A Cachaça Barreiras é produzida artesanalmente em alambique de cobre e armazenada em barris de carvalho, na cidade de Senado Modestino Gonçalves, Vale do Jequitinhonha (MG). Produzida na fazenda que leva o mesmo nome, no município de Senador Modestino Gonçalves (MG), Alto Jequitinhonha, a Cachaça Barreiras passa pelo processo artesanal de destilação, em alambique de cobre, e é armazenada em tonéis
de carvalho pelo período mínimo de dois anos. As canas que alimentam a produção da cachaça são de canavial próprio, onde são cultivadas plantas com três níveis de maturação: precoce (janeiro a abril), mediada (abril a setembro) e tardia (setembro a dezembro). As espécies utilizadas no plantio são desenvolvidas pela Empresa Brasileira de Pesquisa Agropecuária (Embrapa). Desde 2007, a Fazenda Barreiras estrutura o processo de produção da cachaça para a comercialização em larga escala, sendo o estoque atual de 100 mil litros. Para isso foram feitas, ao longo deste período, adaptações estruturais no engenho, no canavial, no armazenamento, além de ser providenciada toda a documentação e registro necessários para a venda do produto, como o do Ministério da Agricultura. A garrafa da Cachaça Barreiras possui 700 ml e teor alcoólico de 42% vol. História
A Cachaça Barreiras é produzida com base em métodos utilizados há mais de 300 anos pelos cachaceiros locais, preservando toda a cultura e tradição do Alto Jequitinhonha, região da cidade histórica de Diamantina. Há 12 anos, o engenheiro mecânico, Fernando César Sinhoroto, resolveu aplicar todo o conhecimento passado de geração em geração, para iniciar a fabricação de cachaça artesanal. Ele recebeu o engenho como herança do tio de sua esposa, que foi o primeiro a produzir cachaça no município de Senador Modestino Gonçalves, há mais 70 anos.

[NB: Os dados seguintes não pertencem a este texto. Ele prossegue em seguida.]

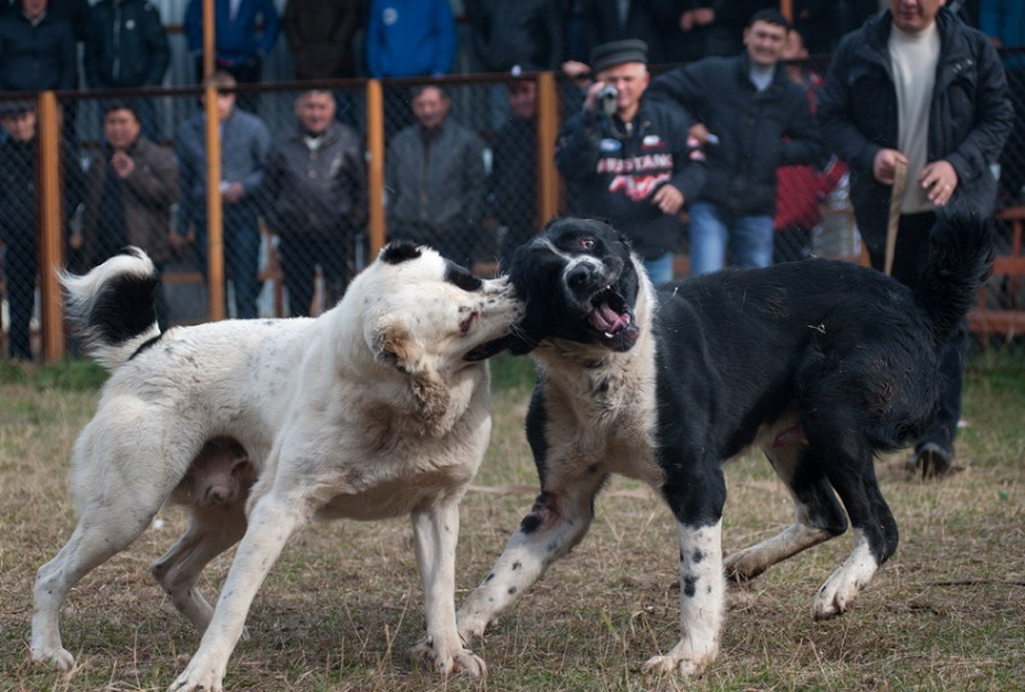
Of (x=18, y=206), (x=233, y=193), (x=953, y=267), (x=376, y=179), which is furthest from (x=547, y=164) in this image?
(x=953, y=267)

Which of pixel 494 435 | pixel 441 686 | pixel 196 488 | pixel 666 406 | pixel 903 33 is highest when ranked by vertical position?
pixel 903 33

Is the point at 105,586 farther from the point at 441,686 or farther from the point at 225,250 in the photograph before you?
the point at 225,250

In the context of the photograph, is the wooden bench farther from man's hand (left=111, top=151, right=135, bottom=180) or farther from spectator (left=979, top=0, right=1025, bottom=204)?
man's hand (left=111, top=151, right=135, bottom=180)

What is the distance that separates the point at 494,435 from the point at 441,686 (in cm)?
456

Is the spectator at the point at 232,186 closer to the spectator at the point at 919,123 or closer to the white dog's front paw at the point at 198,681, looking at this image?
the spectator at the point at 919,123

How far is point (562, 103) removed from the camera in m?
10.4

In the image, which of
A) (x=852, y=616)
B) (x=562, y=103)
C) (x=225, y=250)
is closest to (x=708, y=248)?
(x=562, y=103)

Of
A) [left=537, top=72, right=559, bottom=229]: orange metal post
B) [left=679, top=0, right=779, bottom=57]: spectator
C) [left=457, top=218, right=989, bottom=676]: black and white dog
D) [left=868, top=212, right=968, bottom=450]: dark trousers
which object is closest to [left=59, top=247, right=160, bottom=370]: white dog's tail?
[left=457, top=218, right=989, bottom=676]: black and white dog

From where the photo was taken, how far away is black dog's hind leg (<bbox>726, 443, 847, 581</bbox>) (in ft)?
17.7

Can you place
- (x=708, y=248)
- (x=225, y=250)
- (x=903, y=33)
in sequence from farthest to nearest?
(x=225, y=250), (x=708, y=248), (x=903, y=33)

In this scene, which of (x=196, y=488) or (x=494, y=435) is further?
(x=494, y=435)

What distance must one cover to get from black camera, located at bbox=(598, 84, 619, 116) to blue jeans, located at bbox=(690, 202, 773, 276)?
86cm

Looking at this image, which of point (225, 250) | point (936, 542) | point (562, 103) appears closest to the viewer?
point (936, 542)

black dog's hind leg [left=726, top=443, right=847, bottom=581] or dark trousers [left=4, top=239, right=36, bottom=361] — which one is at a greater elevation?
black dog's hind leg [left=726, top=443, right=847, bottom=581]
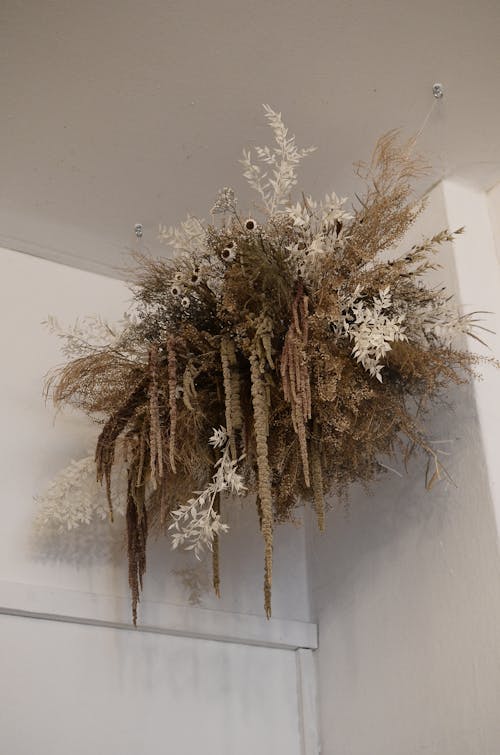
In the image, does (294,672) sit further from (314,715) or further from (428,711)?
(428,711)

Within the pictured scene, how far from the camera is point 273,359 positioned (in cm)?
148

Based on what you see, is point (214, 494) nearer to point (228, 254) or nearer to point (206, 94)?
point (228, 254)

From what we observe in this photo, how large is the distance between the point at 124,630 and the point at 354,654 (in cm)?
52

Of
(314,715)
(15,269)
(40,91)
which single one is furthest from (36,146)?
(314,715)

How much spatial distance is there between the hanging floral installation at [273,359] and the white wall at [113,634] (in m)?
0.21

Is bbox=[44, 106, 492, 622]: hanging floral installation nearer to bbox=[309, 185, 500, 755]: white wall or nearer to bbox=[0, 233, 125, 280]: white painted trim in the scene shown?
bbox=[309, 185, 500, 755]: white wall

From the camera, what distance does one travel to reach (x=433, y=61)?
1.74m

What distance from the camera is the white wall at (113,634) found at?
1.67m

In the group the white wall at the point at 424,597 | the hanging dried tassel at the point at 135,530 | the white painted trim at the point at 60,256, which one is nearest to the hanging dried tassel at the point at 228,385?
the hanging dried tassel at the point at 135,530

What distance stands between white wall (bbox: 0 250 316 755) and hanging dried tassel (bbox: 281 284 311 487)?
680mm

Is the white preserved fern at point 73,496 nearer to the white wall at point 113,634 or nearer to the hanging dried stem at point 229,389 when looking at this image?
the white wall at point 113,634

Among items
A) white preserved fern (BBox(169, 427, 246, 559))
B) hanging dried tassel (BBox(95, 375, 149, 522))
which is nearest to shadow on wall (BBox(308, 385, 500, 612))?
white preserved fern (BBox(169, 427, 246, 559))

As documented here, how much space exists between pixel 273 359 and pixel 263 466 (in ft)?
0.81

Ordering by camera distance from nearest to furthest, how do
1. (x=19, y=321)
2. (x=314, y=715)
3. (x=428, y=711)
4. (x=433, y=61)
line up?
(x=428, y=711)
(x=433, y=61)
(x=314, y=715)
(x=19, y=321)
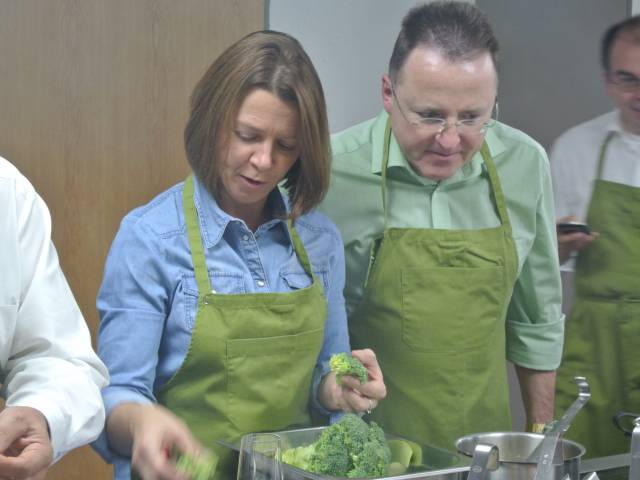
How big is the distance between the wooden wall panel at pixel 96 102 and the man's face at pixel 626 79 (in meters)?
1.11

A cachaça era produzida em pequenas quantidades e comercializada na comunidade, inicialmente, com o nome de Caiana e depois Quilombo. A qualidade do produto e as características únicas de sabor se destacaram entre os bons apreciadores de cachaça, levando Fernando Sinhoroto a pensar em estratégias para expandir a produção. Seu objetivo é resgatar a tradição das boas cachaças da região. Para isso, o engenheiro mecânico e, atual especialista em cachaça, se uniu aos amigos e empresários do Grupo Mineração Pedra Menina, Guto Barbosa Mello e Ramiro Toledo para iniciar o processo de expansão da cachaça. O alambique foi, então, transferido para a Fazenda Barreiras, em 2007 e, a cachaça foi batizada com o nome da fazenda.